Las luces ya estaban prendidas en el estadio Atahualpa de Quito y, como siempre, tras los seductores colores del atardecer, la noche se nos había venido encima.

En el barrio –del que no puedo apropiarme porque estaba de prestado– las casas bajitas y sus callecitas estaban en silencio, pero de repente todo enmudeció. Y cuando los sonidos cortan en seco, el mutismo se hace eterno y los sentidos se encienden. Los sentimientos también.

Uruguay quedaba fuera del Mundial. Otra vez. Como en las últimas eliminatorias. Como toda mi infancia, como casi todos mis mundiales. Sin la celeste. La angustia más profunda, y la seguidilla de posibles subordinadas en este párrafo, sólo duró unos instantes.

Antes de romper el silencio de la ciudad, bien lejos de casa ya estaba el 10 corriendo una pelota larga por la izquierda. La metió en el área con la certeza de sacar provecho de esa situación. Gol. Esperanza.

Perder esa noche en la altura de Quito era despedirse de Sudáfrica y del mes de julio durante 2010; empatar era alargar esta agonía.

La pelota siempre al 10, que otra vez está corriendo y jugándola con precisión. Como siempre, cuando la pelota es del 10.

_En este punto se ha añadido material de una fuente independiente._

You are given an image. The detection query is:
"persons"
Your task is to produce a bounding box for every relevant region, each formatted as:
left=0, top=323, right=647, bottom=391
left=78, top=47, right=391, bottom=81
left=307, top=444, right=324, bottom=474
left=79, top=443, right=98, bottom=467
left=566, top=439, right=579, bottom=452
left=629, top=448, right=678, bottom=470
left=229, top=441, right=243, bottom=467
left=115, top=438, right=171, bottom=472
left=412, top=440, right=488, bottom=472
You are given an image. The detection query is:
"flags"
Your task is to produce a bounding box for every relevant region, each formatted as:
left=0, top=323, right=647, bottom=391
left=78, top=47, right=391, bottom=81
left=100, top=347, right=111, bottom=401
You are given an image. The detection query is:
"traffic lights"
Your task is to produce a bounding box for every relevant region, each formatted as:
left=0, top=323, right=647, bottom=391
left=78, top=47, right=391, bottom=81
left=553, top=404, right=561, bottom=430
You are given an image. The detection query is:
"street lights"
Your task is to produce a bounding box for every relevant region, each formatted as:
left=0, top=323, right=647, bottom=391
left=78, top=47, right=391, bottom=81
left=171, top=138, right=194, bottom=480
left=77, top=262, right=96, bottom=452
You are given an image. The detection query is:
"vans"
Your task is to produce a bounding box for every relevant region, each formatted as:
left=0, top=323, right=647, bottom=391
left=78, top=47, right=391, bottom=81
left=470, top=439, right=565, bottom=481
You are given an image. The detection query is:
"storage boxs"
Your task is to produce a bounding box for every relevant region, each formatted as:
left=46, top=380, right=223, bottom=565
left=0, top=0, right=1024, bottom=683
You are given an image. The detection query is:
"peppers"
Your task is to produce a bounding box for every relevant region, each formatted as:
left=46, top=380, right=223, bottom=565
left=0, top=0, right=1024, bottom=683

El fútbol y los futbolistas tienen un enorme poder para transmitir emociones, sin saberlo, sin quererlo. Y allá de nuevo, la vista fija en la televisión y los nervios subiendo.

Me salió así: sin pensarlo fui hasta la puerta, abrí el pestillo y en la vereda grité el gol fuerte, muy fuerte. Moví los brazos como un boxeador tirando un gancho a su oponente, salté y volví a gritar. Quería expresarme y hacerlo en la calle, porque eso significaba compartirlo con otros. Era romper el silencio tan triste de hacía unos minutos.

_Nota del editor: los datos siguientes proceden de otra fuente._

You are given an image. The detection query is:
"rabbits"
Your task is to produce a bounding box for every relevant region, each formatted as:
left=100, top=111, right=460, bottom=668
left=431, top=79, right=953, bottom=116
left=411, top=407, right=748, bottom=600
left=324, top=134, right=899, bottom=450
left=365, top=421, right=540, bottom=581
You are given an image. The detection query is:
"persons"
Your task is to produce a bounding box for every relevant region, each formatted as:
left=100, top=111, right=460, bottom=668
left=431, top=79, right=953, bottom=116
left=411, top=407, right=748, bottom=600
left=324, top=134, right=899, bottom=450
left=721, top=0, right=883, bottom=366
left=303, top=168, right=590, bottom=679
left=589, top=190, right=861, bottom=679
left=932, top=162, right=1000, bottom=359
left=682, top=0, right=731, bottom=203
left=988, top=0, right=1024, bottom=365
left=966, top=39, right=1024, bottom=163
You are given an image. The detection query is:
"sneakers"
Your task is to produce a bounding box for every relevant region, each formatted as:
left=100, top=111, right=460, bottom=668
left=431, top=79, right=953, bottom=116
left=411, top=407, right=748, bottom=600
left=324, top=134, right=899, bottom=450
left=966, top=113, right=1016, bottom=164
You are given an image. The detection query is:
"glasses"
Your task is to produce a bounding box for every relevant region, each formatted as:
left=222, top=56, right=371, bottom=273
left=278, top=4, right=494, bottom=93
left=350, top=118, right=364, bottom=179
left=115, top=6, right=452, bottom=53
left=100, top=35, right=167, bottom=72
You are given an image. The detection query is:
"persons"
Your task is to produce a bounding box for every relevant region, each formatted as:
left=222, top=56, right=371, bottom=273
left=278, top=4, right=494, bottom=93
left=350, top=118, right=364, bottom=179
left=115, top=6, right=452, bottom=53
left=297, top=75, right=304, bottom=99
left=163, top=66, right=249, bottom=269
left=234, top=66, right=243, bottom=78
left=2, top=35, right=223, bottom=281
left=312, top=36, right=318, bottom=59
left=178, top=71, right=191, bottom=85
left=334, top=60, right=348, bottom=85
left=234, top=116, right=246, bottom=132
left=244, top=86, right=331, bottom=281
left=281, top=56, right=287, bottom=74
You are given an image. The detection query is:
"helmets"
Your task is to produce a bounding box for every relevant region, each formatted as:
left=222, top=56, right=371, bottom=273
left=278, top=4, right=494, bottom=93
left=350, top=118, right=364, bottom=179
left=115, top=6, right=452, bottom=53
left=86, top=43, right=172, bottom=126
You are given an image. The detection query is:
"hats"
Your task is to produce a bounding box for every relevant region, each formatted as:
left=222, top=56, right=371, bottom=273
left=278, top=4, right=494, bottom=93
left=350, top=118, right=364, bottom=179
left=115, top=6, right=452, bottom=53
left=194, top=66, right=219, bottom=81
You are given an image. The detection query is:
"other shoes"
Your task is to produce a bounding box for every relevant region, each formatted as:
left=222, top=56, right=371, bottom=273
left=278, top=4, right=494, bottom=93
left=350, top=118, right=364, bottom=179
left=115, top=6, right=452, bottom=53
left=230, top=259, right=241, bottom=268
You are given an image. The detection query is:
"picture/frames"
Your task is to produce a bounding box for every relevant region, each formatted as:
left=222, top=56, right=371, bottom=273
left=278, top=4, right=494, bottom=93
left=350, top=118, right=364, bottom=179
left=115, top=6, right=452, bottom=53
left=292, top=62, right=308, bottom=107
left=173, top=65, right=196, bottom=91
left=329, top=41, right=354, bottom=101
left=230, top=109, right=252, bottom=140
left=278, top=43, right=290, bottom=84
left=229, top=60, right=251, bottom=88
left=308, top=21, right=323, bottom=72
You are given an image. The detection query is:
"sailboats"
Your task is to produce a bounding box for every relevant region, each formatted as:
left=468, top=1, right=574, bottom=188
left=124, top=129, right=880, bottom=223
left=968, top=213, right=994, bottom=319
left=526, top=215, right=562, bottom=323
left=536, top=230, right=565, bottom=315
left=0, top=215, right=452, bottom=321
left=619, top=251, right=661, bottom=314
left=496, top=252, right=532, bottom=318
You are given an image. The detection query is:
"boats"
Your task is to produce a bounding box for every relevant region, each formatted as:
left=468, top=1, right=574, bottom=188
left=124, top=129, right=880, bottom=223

Diego Forlán pateó el penal soñado. Al ángulo. En el minuto 93. De visitante. Uruguay seguía camino a Sudáfrica, donde el 10 haría más goles y generaría más emociones indescriptibles.

Cuando doy media vuelta, me encuentro con los ojos incrédulos de mi hermano chico. Me veía y no entendía. Se reía. Nos dimos un abrazo largo y seguí gritando. Maxi recién había cumplido siete, y, por primera vez, estábamos viviendo juntos. Se sorprendió de mis movimientos, pero le divirtieron. Nos estábamos conociendo un poco más.

Ese gol de Diego Forlán está enmarcado y colgado en el living de mis más gratos recuerdos. Cada vez que pienso en un momento de alegría, recuerdo ese abrazo, ese momento de felicidad entre los adoquines, con las luces del alumbrado público pasadas de cálidas y las bocinas de los autos sonando a lo lejos.

En aquel abrazo, en aquellos tantos abrazos, quedarán tu juego, tu fútbol, tus goles; para siempre. No hay adiós posible para esos momentos.

No es una despedida, Diego. Vos jugás para siempre.